This is what happens when the political imagination is not directed at what is taking place in the present. It is what happens when the reality of an economy where the interests of the wealthy benefit both from austerity and from borrowing by governments. In these times, the economic and all-sided crisis is gathering pace through the predatory global ambitions of the wealthy. This includes their wars and warmongering, the wrecking of economies, of nations and of the environment. In these circumstances, finding guaranteed investments in Treasury loans paid for by the people in taxes, even at low interest rates, becomes a safe haven for the wealthy financial oligarchy in guaranteeing returns on investments and extracting produced value from the economy.
Such a Budget cannot be described as one to "calm the nation", or as one where the "government is listening". Neither can it be said that previous Conservative governments were "bothered about the national debt" and that Boris Johnson's government is not. The fact is the wealthy are being served by a Budget of both "austerity" and of "borrowing" and "spending".
Yes, the Budget pays lip service to some of the concerns of the people, of "getting things done", of ending austerity. But the context of this Budget is to serve the interests of the wealthy, where the people yet again have no power to speak in their name. It is to convince the doubters that they should have faith in handing over this power to their so-called "representatives".

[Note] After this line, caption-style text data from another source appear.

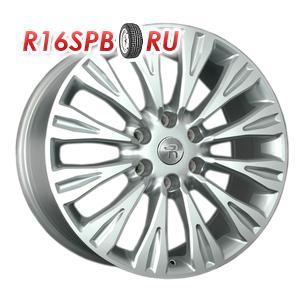 Литой диск Replica Chevrolet GM93 8x20 6*139.7 ET 35 SF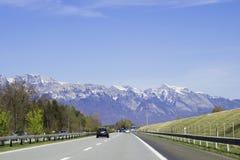 Sul modo nel Liechtenstein Fotografie Stock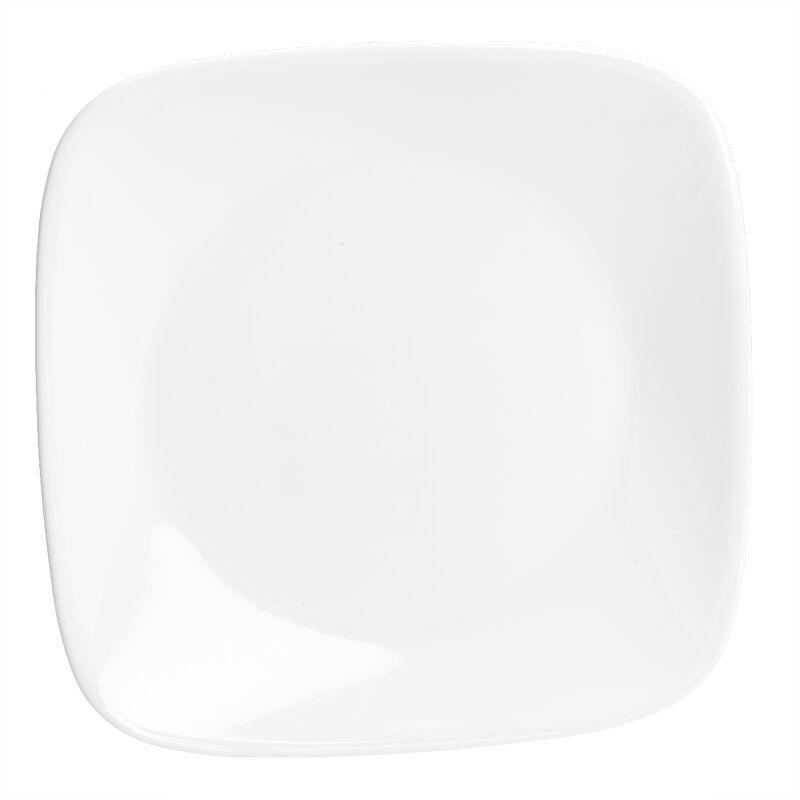 Corelle Square Pure White Bread and Butter Plate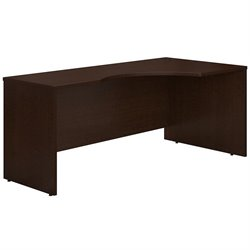 Bush Business Furniture Series C 72W RH Corner Module in Mocha Cherry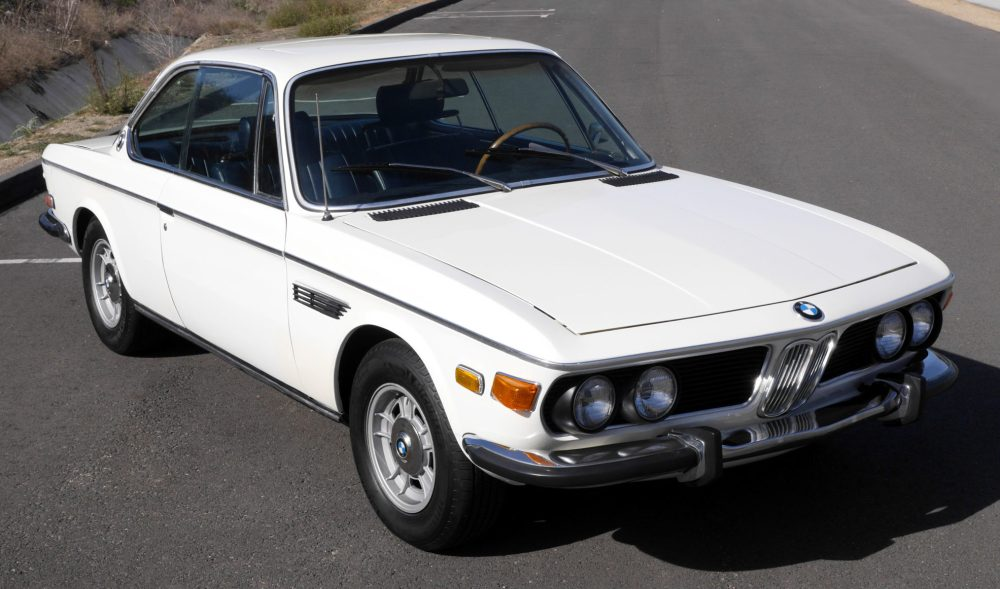 medium resolution of 1970 bmw 2800cs for sale on bat auctions sold for 36 500 on bmw e9 coupe rust diagram wheel wells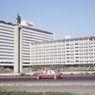 Ternyata, Bangunan Ini Dibuat untuk Keperluan Asian Games 1962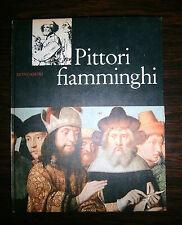 PITTORI FIAMMINGHI # Mondadori Editore 1962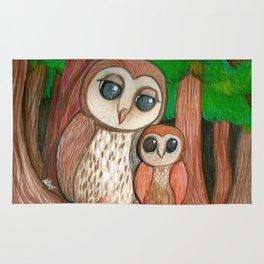 Owl Family Rug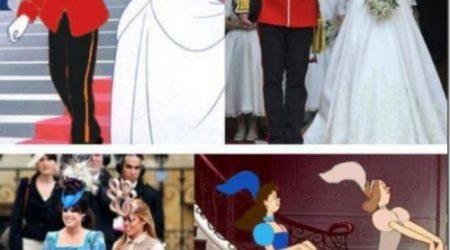 immagini divertenti e Immagini Divertenti Walt Disney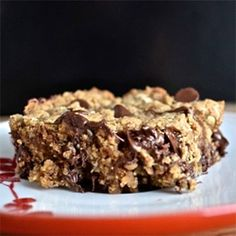 Peanut Butter Oatmeal Power Bars
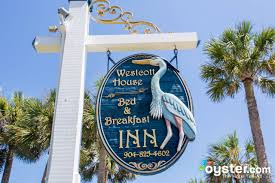 the 15 best st augustine hotels oyster com hotel reviews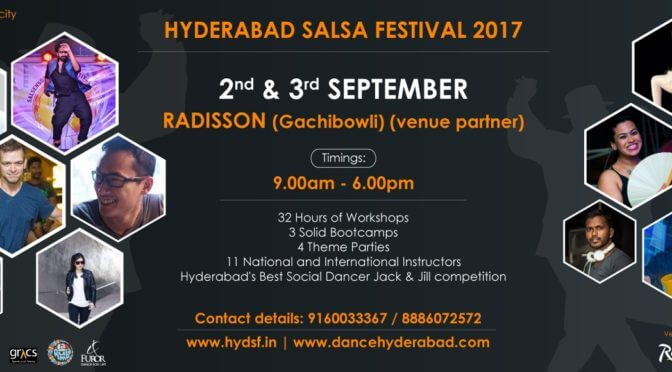 Hyderabad Salsa Festival 2017, 1st to 3rd Sept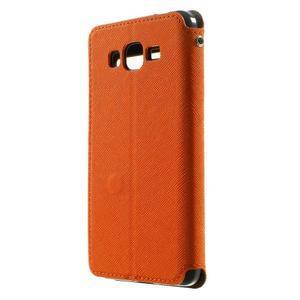 Safety pouzdro s okýnkem pro Samsung Galaxy Grand Prime - oranžové - 2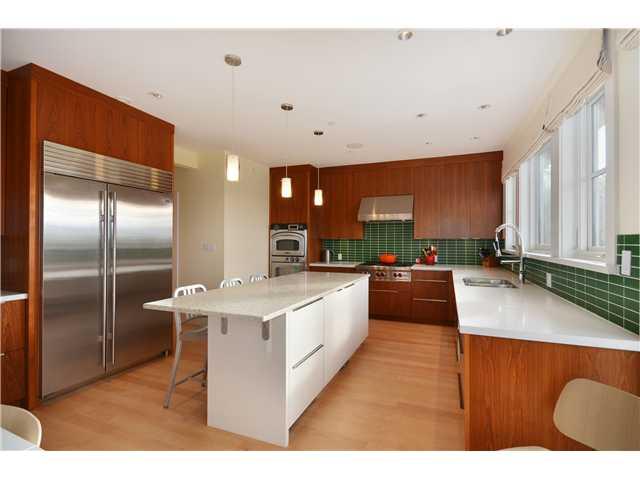 Kitchen Cabinets - Coordinated Kitchen and Bath
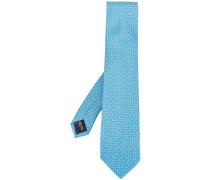 Krawatte mit Anker-Print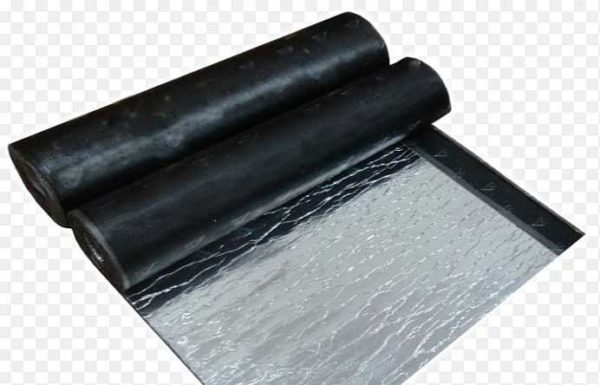 Фольгоизол - с одной стороны на битумно-полимерное связующее наклеена фольга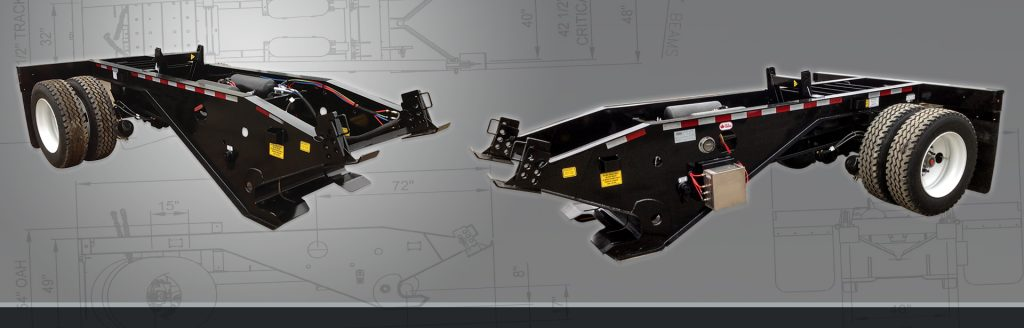 Single Axle Booster - BWS Oilfield Trailers
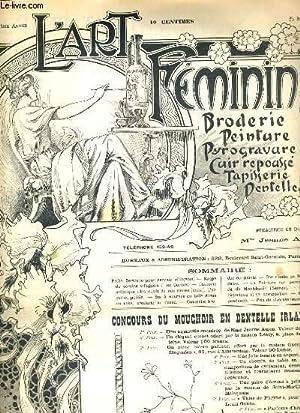 L'ART FEMININ - N° 21 - 25 MAI 1902 - BRODERIE - TAPISSERIE. - quart d'une petite ...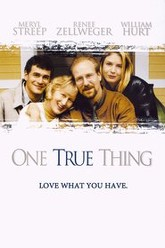 One True Thing Trailer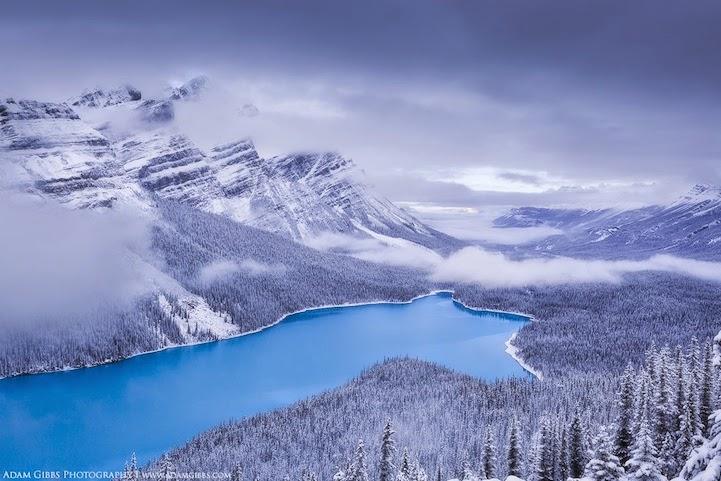 winter wonderland photos-4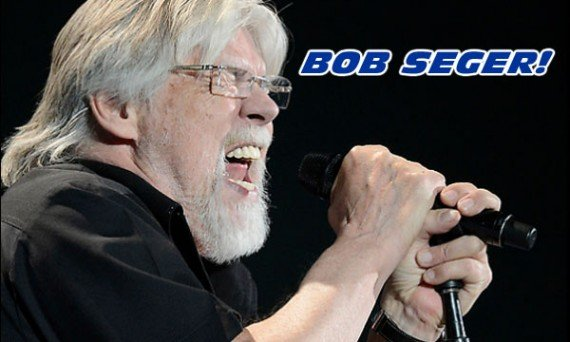 Bob Seger is amazing in concert. He's been in the music industry for 50 years and counting!
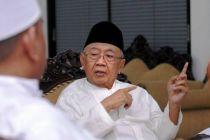 Begini Sosok K.H. Sholahuddin Wahid Menurut Gus Ipul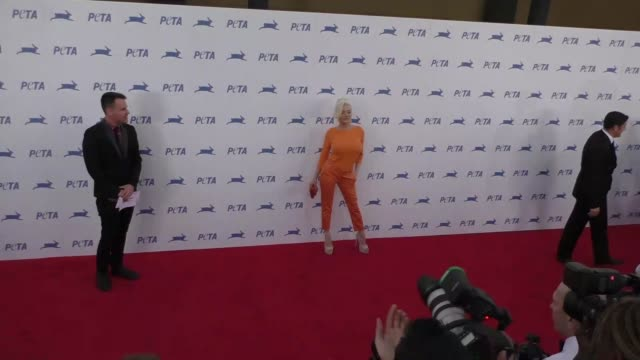 Courtney Stodden at the PETA's 35th Anniversary Party at Hollywood Palladium in Hollywood at Celebrity Sightings in Los Angeles on September 30 2015...
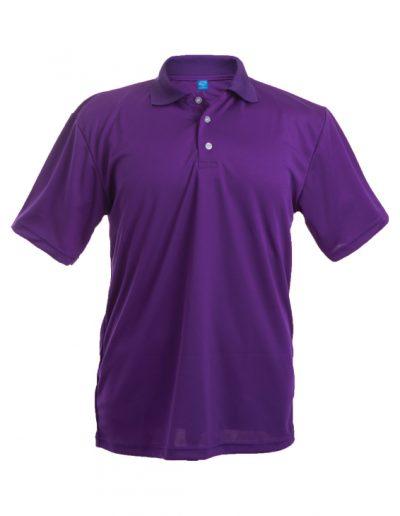 JUQD 2304(Dark Purple)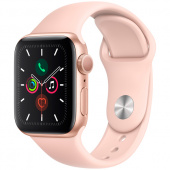 Часы Apple Watch Series 5 GPS 40mm Aluminum Case with Sport Band розовый песок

What it does show is that when it comes down to it, where there is a will there is a way. Taboos of "balancing to books" have been jettisoned. Working people demand that investment be stepped up on social programmes, on putting human beings at the centre, not the financial oligarchy, that pay-the-rich schemes be ended. This is not the theme or aim of Rishi Sunak's Budget. The Budget is geared to serving the interests of the wealthy. Working people must indeed be empowered to speak in their own name and ensure that the social wealth produced serves the people, as benefits a modern society.